“Look out for me:” Mapping Nellie Bly’s Historic Career

Originally published Dec. 3, 2014

An Interactive Project for CMJ 211: Journalism Introduction and History

Round the World with Nellie Bly
Credit: Wikimedia Commons

Few journalists make the news in addition to reporting it. In the nineteenth century, few women even reported the news at all. But that all changed when Nellie Bly took her pen to the paper of Joseph Pulitzer’s The New York World, launching a career that would take her inside New York’s best-kept secrets and eventually across the globe.

And when you look at her career through maps, it’s astounding just how far Bly went in order to further the journalism profession.

Born in Cochran Mills, Pa., in 1864, Bly grew up in poverty after the passing of her wealthy father. Struggling to support her mother, she took a position at the Pittsburgh Dispatch but left when her gender became the main topic of the bulk of her assignments. In 1887, she left a note to her editor saying “I am off to New York. Look out for me.” What happened in the coming years was history in the making.

Below is a map of the Pittsburgh area where Bly was born and first worked. Click on the map points for more information.

Countless editors in New York turned her down because of her sex. It was Pittsburgh all over again. But Bly’s big break came when, after months of searching for a job John Cockerill, the managing editor at The New York World took a chance in assigning her to fake insanity and gain entry into the asylum at Blackwell’s Island in city’s East River, according to Fellow. In true muckraker fashion, she took her work to the streets, speaking in a strange Spanish accent and displaying odd behavior. After gaining entry for being showing “dementia with delusions of persecution,” according to History, Bly spent 10 days in the asylum and documented the horrors she saw and encountered before Pulitzer’s attorney was able to have her released, Fellow describes.

A map of Manhattan, Ny. can be seen below. In Lower Manhattan Island, the former location of Pulitzer’s New York World can be seen plotted near the entrance to the Brooklyn Bridge. Blackwell’s Island, which has been called Roosevelt Island since 1973, can be seen in the top-right of the map. The World building was torn down in 1955 to expand automobile entry to the bridge, according to Columbia University Libraries. The original asylum building is now luxury green-living apartments.

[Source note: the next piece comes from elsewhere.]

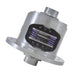 Yukon Gear YDGGM12T-3-30-1 12T GM 2.76-3.42 Dura Grip Limited Slip; 30spl; Composite Clutches - Truck Part Superstore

Bly’s piece, Ten Days in a Mad-House brought to light the tragic fallacies of the mental healthcare system. Her book described the mistreatment of patients who could not speak English and were dubbed insane.

“Confined most probably for life behind asylum bars, without even being told in her language the why and wherefore,” she writes, “Mrs. Schanz begged in German to know where she was, and pleaded for liberty. Her voice broken by sobs, she was led unheard out to us.”

She recounted the horrors of the ice-cold baths.

“Suddenly I got, one after the other, three buckets of water over my head–ice-cold water, too,” she wrote. “I think I experienced some of the sensations of a drowning person as they dragged me, gasping, shivering and quaking, from the tub. For once I did look insane.”

The horrors went on, from the serving of rotten food to the beating of patients to the nurses’ mockery at mental illness, and Bly was there to document it all.

She was an instant success; so much so, in fact, that Pulitzer utilized her courageous spirit to launch his most ambitious journalistic stunt. Nellie was to travel the world in under 80 days in attempts to beat Phileas Fogg of Jules Verne’s classic, Around the World in Eighty Days.

Starting in Hoboken, Nj. in November of 1889 and traveling by steamboat, rail and mule, her record-setting, 72-day journey can be seen chronicled on the world map below. Zoom in to see each individual point and click on the points to see more information about the dates Bly traveled there and when she left.

Back in the United States, one million World readers took part in a competition to see how long it would take for Bly to make it home. The winner would earn a free trip to Europe with $250 to spend on Pulitzer’s dime, according to Fellow.

When Bly returned from her trip, she was treated as a celebrity, regarded as the best reporter in the United States. Her Around the World in Seventy-Two Days documented her 21,740-mile journey around the globe. And although many dismissed her travels as a publicity stunt, her heart remained true to her journalistic responsibilities in New York: to search for the truth, expose wrongdoing and promote justice, and reinvent the profession of journalism. And, while she may have been working for The New York World,  her reporting career served as an influence to the broader world, as a whole.